The strong coupling strength of astrocytes in the space-restrained septum region opens the possibility that the observed quasi-physiological VM,SS could be in part due to sharing of syncytial coupling with barrel astrocytes. Therefore we used the more sensitive transjunctional currents measurement to examine this question (Xu et al. 2010; Zhong et al. 2016). In the first set of study, the double patch recordings were made from two neighboring astrocytes in the barrel (n=6 pairs) (Figure 4E), and the second set of recordings were made from one astrocyte inside and another in the adjacent septum (n=7 pairs) (Figure 4F). In both experimental groups, bidirectional transjunctional currents could be readily induced by command voltages that were alternately delivered to the two astrocytes in dual patch recording (Figure 4G); this was consistent with the electrical properties of gap junction channels from hippocampal astrocytes (Xu et al. 2010; Xu et al. 2014; Zhong et al. 2016). Importantly, these results unequivocally show that astrocytes inside and outside of the barrels do electrically communicate so that syncytial isopotentiality remains a shared electrical feature of astrocyte syncytium across the barrel fields. Due to a large variation of transjunctional currents from pair to pair and the low membrane resistance-caused voltage errors (Du et al. 2015; Ma et al. 2014; Xu et al. 2010), the transjunctional currents were not quantitatively comparable between the two experimental groups.

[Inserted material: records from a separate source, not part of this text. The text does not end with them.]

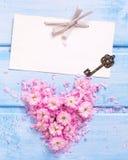 Coeur des fleurs et des pétales roses, clé d'Empty tag et de vintage Photo libre de droits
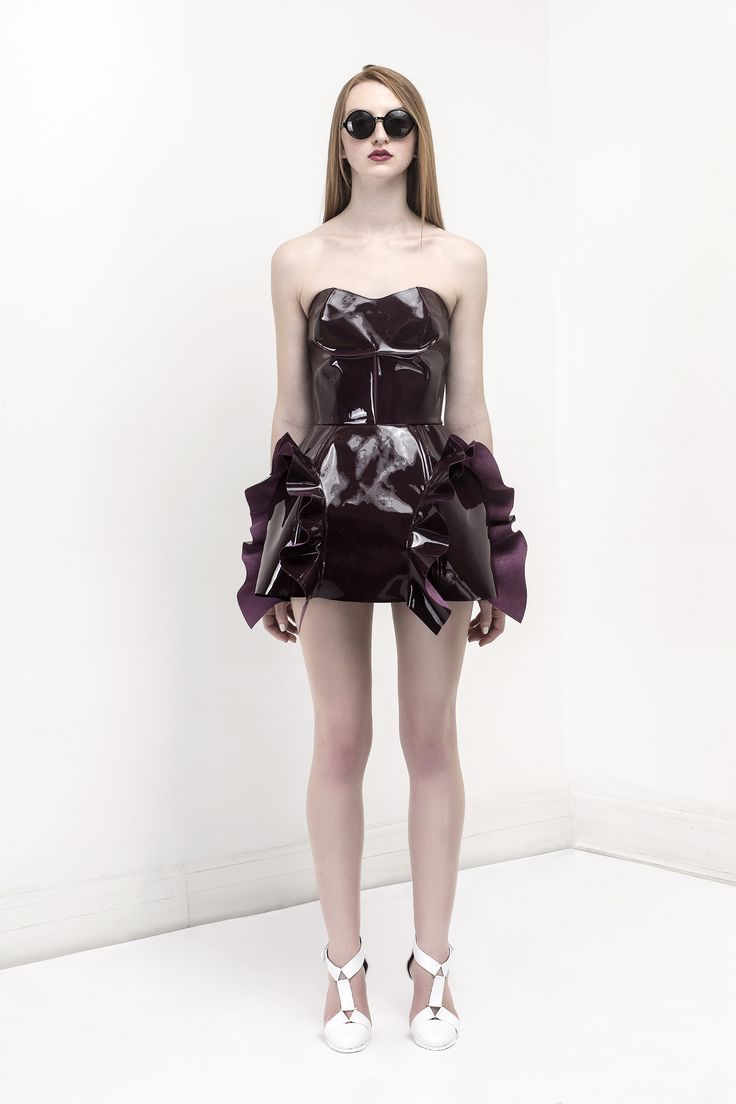 Tough Corset Ruffle Glossy Dress / Glossy Leather Bordo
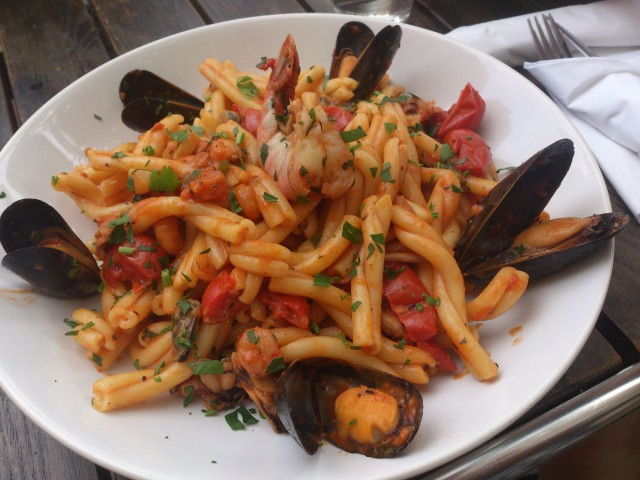 Tomato Sauce with Mixed Seafood
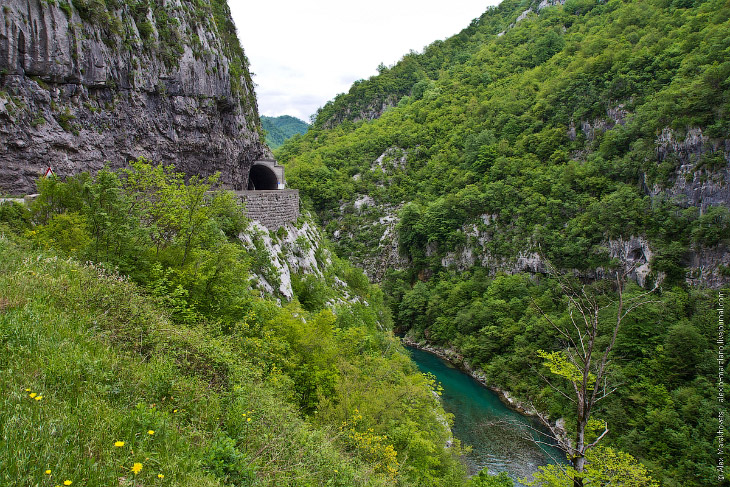 НезаМОРАЧАвайтесь 2. Горнолыжный черногорский курорт Колашин со столицей страны Подгорицей связ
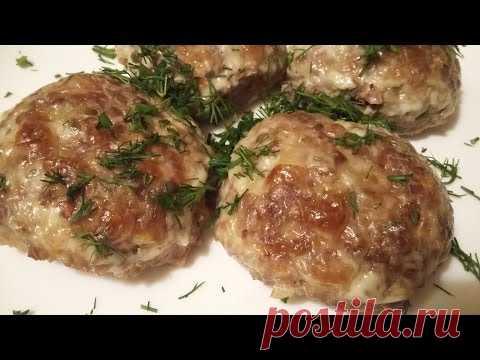 Grechaniki en el horno. La gitana prepara las albóndigas grechnevye.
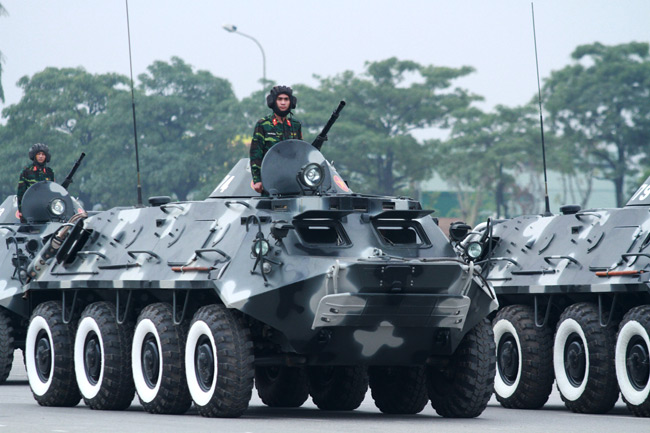 Dàn trực thăng, xe chuyên dụng xuất quân bảo vệ Đại hội Đảng - 7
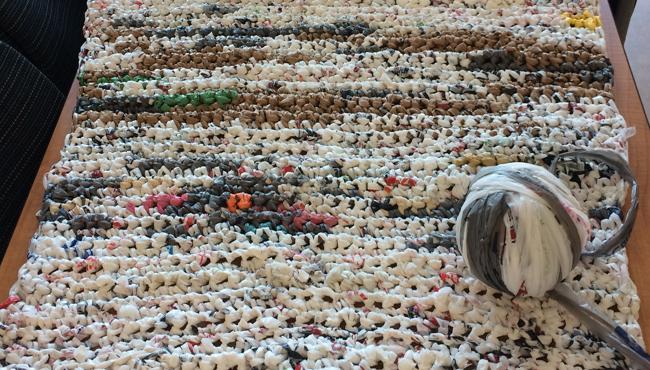plastic-bag-mats-homeless-1
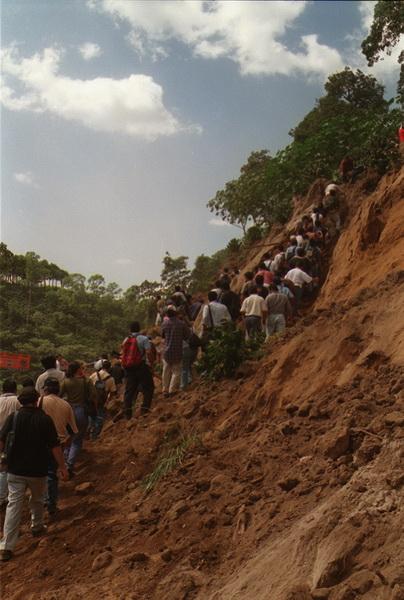 DERRUMBE DE CASA EN LOS CHORROS Y DESLAVES. FOTO HUBER ROSALES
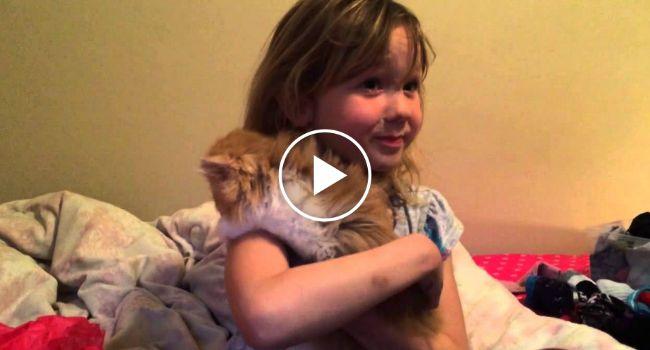 A Alegria De Uma Criança Ao Receber Um Gatinho No Seu Aniversário http://www.funco.biz/alegria-crianca-ao-receber-um-gatinho-no-aniversario/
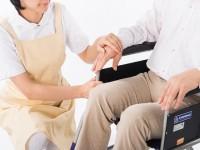 画:介護職の離職率はなせ_高い?常勤と非常勤て_理由に違い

Syncytial isopotentiality exists in cerebellar Bergmann and velate glial networks

Although Bergman glia and velate astrocytes are derived from the same progenitor pool (Kita et al. 2013), they strikingly differ in their morphology. Bergmann glia are characterized by having their cell bodies arranged in rows alongside with the somata of Purkinje neurons, and extending of their processes along the Purkinje cell layer towards the pia in the cerebellum. Additionally, gap junction couplings are mainly formed at their distal processes (Muller et al. 1996) (Figure 5A). Velate astrocytes are cerebellar protoplasmic astrocytes that exhibit characteristic velate sheath processes and are more dispersed in arrangement (Chan-Palay and Palay 1972) (Figure 5A).

Figure 5. Syncytia established by Bergmann glia and velate astrocytes vary in coupling strength.

Figure 5.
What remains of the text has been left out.